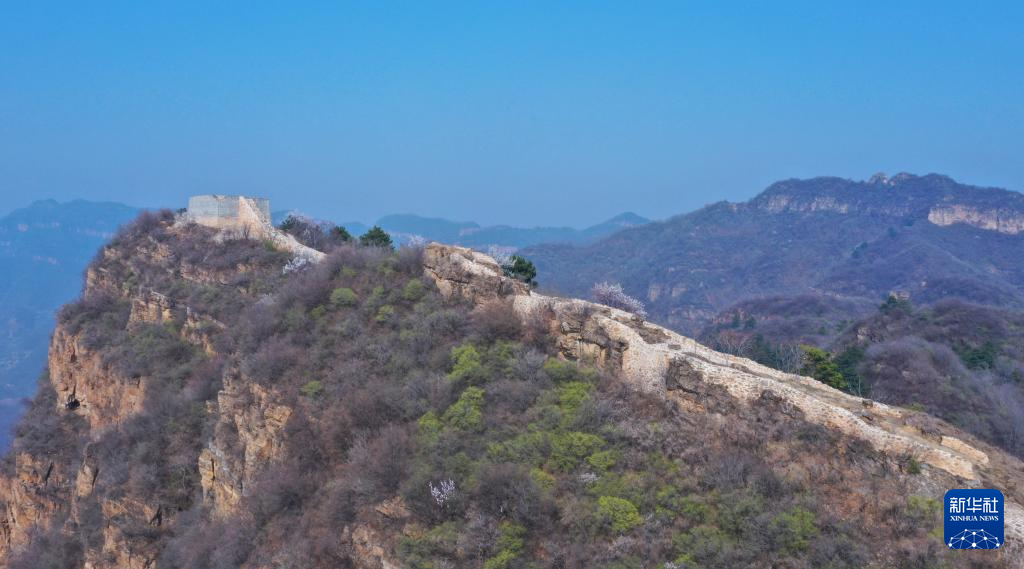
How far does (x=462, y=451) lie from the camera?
14.1 meters

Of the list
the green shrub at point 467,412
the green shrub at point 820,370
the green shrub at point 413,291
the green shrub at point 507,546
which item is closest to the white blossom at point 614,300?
the green shrub at point 820,370

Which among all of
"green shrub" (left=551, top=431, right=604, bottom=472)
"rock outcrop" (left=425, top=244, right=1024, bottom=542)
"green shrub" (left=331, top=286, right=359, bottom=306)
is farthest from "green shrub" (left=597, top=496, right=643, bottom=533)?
"green shrub" (left=331, top=286, right=359, bottom=306)

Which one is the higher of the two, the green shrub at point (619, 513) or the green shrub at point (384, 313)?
the green shrub at point (384, 313)

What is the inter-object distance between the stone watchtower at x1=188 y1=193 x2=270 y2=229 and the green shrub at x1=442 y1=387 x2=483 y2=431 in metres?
26.1

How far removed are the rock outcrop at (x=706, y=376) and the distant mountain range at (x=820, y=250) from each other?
69933mm

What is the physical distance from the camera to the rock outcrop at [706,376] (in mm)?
11570

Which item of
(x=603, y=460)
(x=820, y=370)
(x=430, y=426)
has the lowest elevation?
(x=603, y=460)

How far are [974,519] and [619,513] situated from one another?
577 cm

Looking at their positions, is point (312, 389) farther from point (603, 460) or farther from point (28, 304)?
point (28, 304)

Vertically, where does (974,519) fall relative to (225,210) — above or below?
below

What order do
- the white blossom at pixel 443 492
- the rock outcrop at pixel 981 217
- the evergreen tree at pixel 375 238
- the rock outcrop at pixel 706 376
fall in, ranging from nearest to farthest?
the rock outcrop at pixel 706 376
the white blossom at pixel 443 492
the evergreen tree at pixel 375 238
the rock outcrop at pixel 981 217

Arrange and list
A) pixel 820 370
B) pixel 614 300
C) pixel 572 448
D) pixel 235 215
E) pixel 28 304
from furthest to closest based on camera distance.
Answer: pixel 28 304 → pixel 235 215 → pixel 614 300 → pixel 820 370 → pixel 572 448

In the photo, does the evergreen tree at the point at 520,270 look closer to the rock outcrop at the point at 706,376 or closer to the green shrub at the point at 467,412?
the rock outcrop at the point at 706,376

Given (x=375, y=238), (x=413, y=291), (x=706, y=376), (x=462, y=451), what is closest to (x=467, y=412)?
(x=462, y=451)
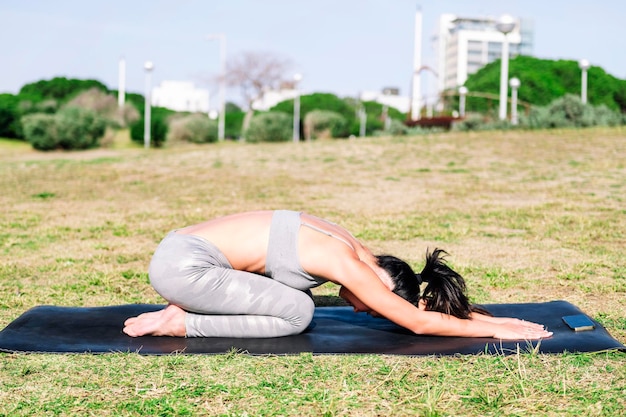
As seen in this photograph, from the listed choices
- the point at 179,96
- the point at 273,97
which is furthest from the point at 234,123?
the point at 179,96

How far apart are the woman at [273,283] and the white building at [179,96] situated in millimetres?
106580

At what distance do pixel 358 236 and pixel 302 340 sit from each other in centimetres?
389

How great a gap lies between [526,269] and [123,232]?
176 inches

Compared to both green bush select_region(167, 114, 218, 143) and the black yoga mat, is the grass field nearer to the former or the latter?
the black yoga mat

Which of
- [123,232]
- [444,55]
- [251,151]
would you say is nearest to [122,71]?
[251,151]

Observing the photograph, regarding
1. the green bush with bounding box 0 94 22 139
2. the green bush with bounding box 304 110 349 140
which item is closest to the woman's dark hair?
the green bush with bounding box 304 110 349 140

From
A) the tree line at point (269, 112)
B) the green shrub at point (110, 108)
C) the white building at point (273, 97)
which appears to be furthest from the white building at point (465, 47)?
the green shrub at point (110, 108)

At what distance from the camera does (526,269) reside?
20.0ft

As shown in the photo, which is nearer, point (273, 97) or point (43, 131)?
point (43, 131)

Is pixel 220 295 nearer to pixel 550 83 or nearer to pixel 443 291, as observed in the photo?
pixel 443 291

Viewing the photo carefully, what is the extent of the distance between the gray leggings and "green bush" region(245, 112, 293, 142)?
74.0 ft

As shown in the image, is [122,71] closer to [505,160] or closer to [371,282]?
[505,160]

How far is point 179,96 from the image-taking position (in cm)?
11419

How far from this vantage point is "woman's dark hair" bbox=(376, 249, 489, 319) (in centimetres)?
384
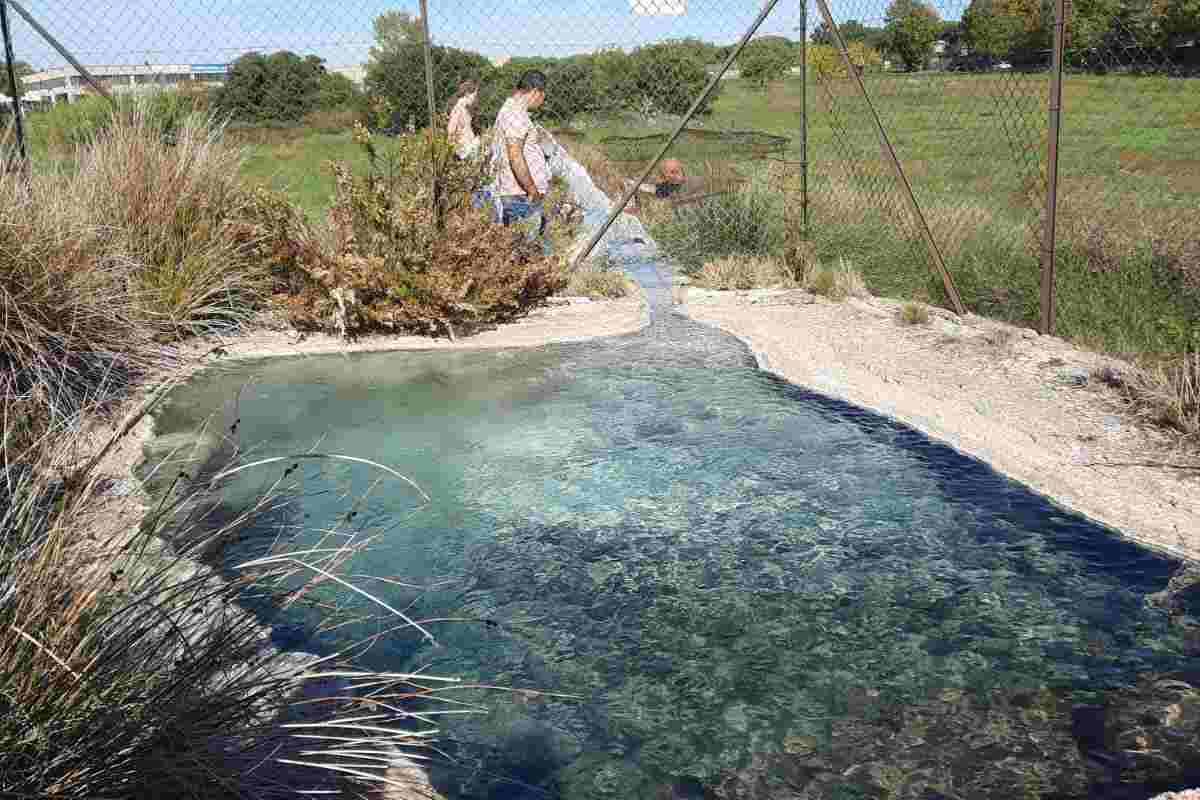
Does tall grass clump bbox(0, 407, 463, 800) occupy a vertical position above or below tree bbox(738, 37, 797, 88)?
below

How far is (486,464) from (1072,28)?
5.73m

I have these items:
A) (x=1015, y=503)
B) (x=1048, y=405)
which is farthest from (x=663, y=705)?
(x=1048, y=405)

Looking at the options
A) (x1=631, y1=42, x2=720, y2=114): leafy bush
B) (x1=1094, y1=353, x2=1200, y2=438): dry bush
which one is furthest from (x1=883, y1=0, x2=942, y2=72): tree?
(x1=1094, y1=353, x2=1200, y2=438): dry bush

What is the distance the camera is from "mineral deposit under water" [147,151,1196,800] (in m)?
3.21

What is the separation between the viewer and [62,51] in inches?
348

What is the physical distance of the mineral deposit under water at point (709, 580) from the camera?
321 centimetres

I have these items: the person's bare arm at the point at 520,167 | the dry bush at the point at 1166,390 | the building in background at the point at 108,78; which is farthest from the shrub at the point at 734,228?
the building in background at the point at 108,78

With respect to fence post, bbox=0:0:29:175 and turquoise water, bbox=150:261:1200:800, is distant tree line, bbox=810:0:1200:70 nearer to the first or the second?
turquoise water, bbox=150:261:1200:800

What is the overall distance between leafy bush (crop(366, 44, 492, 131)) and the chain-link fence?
0.05 metres

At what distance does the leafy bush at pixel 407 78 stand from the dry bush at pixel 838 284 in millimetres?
3757

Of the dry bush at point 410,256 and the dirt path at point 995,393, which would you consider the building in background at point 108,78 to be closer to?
the dry bush at point 410,256

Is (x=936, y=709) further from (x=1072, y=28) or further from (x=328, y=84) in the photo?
(x=328, y=84)

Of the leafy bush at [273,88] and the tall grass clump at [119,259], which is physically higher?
the leafy bush at [273,88]

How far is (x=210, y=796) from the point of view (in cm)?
232
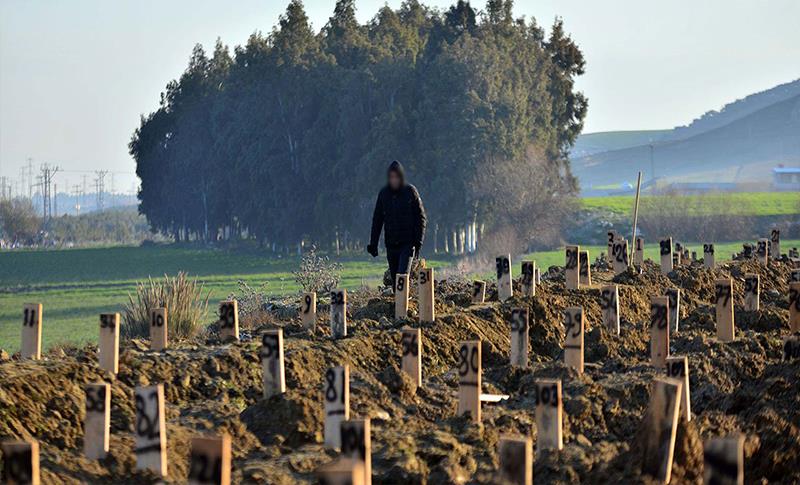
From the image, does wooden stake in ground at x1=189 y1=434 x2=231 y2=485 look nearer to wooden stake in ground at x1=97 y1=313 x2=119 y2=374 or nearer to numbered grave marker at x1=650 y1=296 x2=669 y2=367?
wooden stake in ground at x1=97 y1=313 x2=119 y2=374

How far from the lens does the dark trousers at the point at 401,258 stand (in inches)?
698

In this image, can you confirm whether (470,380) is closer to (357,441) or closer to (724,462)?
(357,441)

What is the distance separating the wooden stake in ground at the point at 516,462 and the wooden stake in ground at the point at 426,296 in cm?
795

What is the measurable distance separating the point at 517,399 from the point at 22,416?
11.9 feet

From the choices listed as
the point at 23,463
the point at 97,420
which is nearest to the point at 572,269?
the point at 97,420

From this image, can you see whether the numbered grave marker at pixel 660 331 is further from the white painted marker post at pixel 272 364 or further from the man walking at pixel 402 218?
the man walking at pixel 402 218

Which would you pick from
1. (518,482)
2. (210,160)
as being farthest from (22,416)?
(210,160)

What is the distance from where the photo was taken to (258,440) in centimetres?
929

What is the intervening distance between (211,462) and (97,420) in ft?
7.70

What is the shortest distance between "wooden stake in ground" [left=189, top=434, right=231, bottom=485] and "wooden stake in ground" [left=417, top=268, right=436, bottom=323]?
8.34 metres

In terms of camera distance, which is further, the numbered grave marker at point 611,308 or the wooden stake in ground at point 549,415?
the numbered grave marker at point 611,308

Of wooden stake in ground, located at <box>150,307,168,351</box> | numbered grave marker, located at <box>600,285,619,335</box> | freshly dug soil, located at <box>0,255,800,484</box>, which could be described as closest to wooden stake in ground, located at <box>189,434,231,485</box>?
freshly dug soil, located at <box>0,255,800,484</box>

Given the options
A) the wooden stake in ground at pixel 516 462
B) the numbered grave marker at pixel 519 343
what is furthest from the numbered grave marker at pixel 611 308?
the wooden stake in ground at pixel 516 462

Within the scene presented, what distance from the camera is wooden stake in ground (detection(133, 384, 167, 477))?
772 centimetres
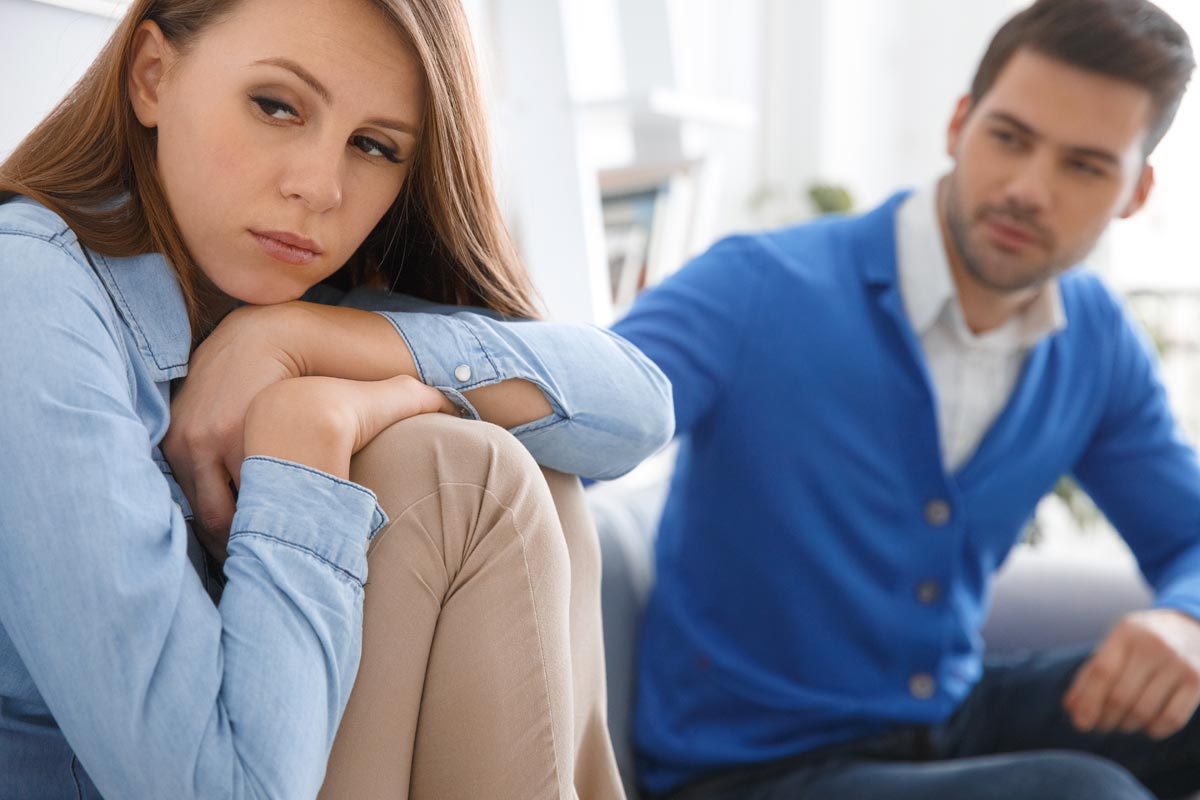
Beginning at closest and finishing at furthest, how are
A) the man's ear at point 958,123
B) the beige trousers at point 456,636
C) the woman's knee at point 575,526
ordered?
the beige trousers at point 456,636, the woman's knee at point 575,526, the man's ear at point 958,123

▬▬▬

Lay out the entry lines as a Markdown table with the columns Row and Line, starting with the line containing "Looking at the options" and going on through the line containing "321 centimetres". Number each row and leave out blank lines.

### EXERCISE OUTPUT
| Row | Line |
|---|---|
| 1 | Looking at the options |
| 2 | A) (x1=631, y1=42, x2=720, y2=114): leafy bush |
| 3 | B) (x1=1094, y1=353, x2=1200, y2=438): dry bush |
| 4 | which one is furthest from (x1=883, y1=0, x2=942, y2=72): tree? |
| 5 | (x1=1094, y1=353, x2=1200, y2=438): dry bush |
| 6 | What is the distance the camera is from "mineral deposit under water" [147,151,1196,800] (in m)? |
| 7 | 3.21 |
| 8 | What is the separation between the viewer and [62,51] in inches? |
| 9 | 348 |
| 10 | What is the physical distance of the mineral deposit under water at point (709, 580) from the camera? |
| 11 | 321 centimetres |